> Поставленная цель 1: Переименуйте «shrimp» в «prawn» в записях, от строки с «In the captured» до конца записей. Приведите только эти строки целиком, больше ничего не меняя.

> Фрагмент документа:
^^^^^^^^^^^^^^^^

Адеодат. Припоминаю, продолжай.

ГЛАВА Х
О том, молено ли чему-нибудь учиться помимо знаков, а также и о том, что предметы не изучаются непосредственно при помощи слов

Августин. Все ли, о чем мы можем быть спрошены и чем можем немедленно заняться, может быть указано помимо знака, или же ты что-либо из этого исключаешь?
Адеодат. В указанном классе предметов я не нахожу ничего такого, чему можно было бы учиться помимо знака, за исключением разве что говорения и того, что определяется словом ‘учить’. В самом деле, я вижу, что всему, что бы ни стал я делать с целью научить кого-либо, этот последний не научится от самого того предмета, который он требует показать. Так, если бы меня, когда я ничего не делаю или делаю что-либо другое, спросили, что значит ходить, а я, стараясь научить помимо знака, начал бы тотчас ходить, то не исключено, что вопрошающий решил бы, будто ходить — это именно так и столько ходить, как я ему показал, а иначе это уже не хождение, а что-нибудь другое. И все вышесказанное относится не только к хождению, но и вообще ко всему, за исключениям разве что понятий ‘говорить’ и ‘учить’.
Августин. Пусть так, но не представляется ли тебе, что говорить — это нечто одно, а учить — совсем другое?
Адеодат. Конечно, ведь если бы это было одно и то же, то учил бы только тот, кто говорит. А так как многому мы можем научиться не только со слов, но и при помощи иных знаков, то кто же станет сомневаться в различии между тем и другим?
Августин. А различаются ли между собой понятия ‘учить’ и ‘обозначать’?
Адеодат. Думаю, что это одно и то же.
Августин. А прав ли тот, кто говорит, что мы обозначаем для того, чтобы учить?
Адеодат. Безусловно.
Августин. Ну, а если бы другой сказал, что мы учим для того, чтобы обозначать, — не опровергалось ли бы это предыдущим положением?

^^^^^^^^^^^^^^^^

> Поставленная цель 2: Перепишите весь диалог о знаках и учении слово в слово.

> Предоставленные записи:
^^^^^^^^^^^^^^^^

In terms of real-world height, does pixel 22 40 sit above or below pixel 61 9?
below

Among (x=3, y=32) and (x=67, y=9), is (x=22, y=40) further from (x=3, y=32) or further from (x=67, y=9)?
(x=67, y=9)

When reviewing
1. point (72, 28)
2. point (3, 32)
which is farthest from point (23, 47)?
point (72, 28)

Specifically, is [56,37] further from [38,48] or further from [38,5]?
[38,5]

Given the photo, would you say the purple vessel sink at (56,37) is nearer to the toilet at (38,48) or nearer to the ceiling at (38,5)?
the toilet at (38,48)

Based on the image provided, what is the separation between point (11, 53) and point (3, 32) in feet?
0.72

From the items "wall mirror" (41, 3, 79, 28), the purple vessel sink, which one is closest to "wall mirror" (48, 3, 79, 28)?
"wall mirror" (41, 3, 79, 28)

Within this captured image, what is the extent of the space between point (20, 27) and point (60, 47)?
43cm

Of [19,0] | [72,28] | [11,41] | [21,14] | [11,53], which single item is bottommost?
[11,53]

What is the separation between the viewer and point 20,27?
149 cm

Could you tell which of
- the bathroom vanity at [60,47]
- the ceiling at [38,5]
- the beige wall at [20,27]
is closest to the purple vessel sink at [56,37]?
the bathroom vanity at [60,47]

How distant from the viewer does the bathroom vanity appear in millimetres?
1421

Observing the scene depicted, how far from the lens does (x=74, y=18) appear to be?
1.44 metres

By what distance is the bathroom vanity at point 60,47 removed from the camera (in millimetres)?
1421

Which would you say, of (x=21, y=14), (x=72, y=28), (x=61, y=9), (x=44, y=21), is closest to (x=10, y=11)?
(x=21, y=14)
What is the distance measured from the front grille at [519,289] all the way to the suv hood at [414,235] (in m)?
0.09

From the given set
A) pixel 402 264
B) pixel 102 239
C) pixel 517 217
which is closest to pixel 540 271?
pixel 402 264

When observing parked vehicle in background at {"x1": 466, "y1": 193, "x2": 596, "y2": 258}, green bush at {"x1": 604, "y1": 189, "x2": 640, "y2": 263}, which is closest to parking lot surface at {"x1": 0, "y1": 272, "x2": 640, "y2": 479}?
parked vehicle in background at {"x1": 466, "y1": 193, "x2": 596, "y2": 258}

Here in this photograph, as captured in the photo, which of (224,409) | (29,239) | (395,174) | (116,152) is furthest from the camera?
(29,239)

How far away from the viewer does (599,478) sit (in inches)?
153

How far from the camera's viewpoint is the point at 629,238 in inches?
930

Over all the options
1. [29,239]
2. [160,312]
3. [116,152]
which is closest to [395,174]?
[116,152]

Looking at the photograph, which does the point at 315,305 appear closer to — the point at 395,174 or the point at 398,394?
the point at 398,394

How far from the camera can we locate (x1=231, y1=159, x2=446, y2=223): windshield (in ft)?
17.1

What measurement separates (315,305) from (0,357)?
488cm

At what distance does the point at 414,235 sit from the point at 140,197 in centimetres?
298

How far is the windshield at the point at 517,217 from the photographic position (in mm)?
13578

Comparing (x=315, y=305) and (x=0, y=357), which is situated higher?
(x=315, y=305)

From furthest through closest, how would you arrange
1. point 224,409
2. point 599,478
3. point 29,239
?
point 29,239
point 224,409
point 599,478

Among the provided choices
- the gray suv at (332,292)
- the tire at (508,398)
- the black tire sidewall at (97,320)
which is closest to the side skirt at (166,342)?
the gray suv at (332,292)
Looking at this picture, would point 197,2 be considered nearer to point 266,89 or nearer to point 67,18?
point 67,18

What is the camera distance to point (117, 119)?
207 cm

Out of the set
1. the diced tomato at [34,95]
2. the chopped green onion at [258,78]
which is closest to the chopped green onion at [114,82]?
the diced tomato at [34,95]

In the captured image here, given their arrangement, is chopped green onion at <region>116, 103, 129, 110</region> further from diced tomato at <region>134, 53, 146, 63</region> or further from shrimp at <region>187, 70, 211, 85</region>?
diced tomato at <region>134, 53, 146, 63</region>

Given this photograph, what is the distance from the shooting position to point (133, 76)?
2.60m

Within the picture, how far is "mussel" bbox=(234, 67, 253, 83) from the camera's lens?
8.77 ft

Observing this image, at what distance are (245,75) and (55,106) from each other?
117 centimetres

^^^^^^^^^^^^^^^^

> Письменный ответ 1:
In the captured image here, given their arrangement, is chopped green onion at <region>116, 103, 129, 110</region> further from diced tomato at <region>134, 53, 146, 63</region> or further from prawn at <region>187, 70, 211, 85</region>?
diced tomato at <region>134, 53, 146, 63</region>

Given this photograph, what is the distance from the shooting position to point (133, 76)?
2.60m

Within the picture, how far is "mussel" bbox=(234, 67, 253, 83) from the camera's lens?
8.77 ft

Observing this image, at what distance are (245,75) and (55,106) from each other?
117 centimetres

> Письменный ответ 2:
Адеодат. Припоминаю, продолжай.

ГЛАВА Х
О том, молено ли чему-нибудь учиться помимо знаков, а также и о том, что предметы не изучаются непосредственно при помощи слов

Августин. Все ли, о чем мы можем быть спрошены и чем можем немедленно заняться, может быть указано помимо знака, или же ты что-либо из этого исключаешь?
Адеодат. В указанном классе предметов я не нахожу ничего такого, чему можно было бы учиться помимо знака, за исключением разве что говорения и того, что определяется словом ‘учить’. В самом деле, я вижу, что всему, что бы ни стал я делать с целью научить кого-либо, этот последний не научится от самого того предмета, который он требует показать. Так, если бы меня, когда я ничего не делаю или делаю что-либо другое, спросили, что значит ходить, а я, стараясь научить помимо знака, начал бы тотчас ходить, то не исключено, что вопрошающий решил бы, будто ходить — это именно так и столько ходить, как я ему показал, а иначе это уже не хождение, а что-нибудь другое. И все вышесказанное относится не только к хождению, но и вообще ко всему, за исключениям разве что понятий ‘говорить’ и ‘учить’.
Августин. Пусть так, но не представляется ли тебе, что говорить — это нечто одно, а учить — совсем другое?
Адеодат. Конечно, ведь если бы это было одно и то же, то учил бы только тот, кто говорит. А так как многому мы можем научиться не только со слов, но и при помощи иных знаков, то кто же станет сомневаться в различии между тем и другим?
Августин. А различаются ли между собой понятия ‘учить’ и ‘обозначать’?
Адеодат. Думаю, что это одно и то же.
Августин. А прав ли тот, кто говорит, что мы обозначаем для того, чтобы учить?
Адеодат. Безусловно.
Августин. Ну, а если бы другой сказал, что мы учим для того, чтобы обозначать, — не опровергалось ли бы это предыдущим положением?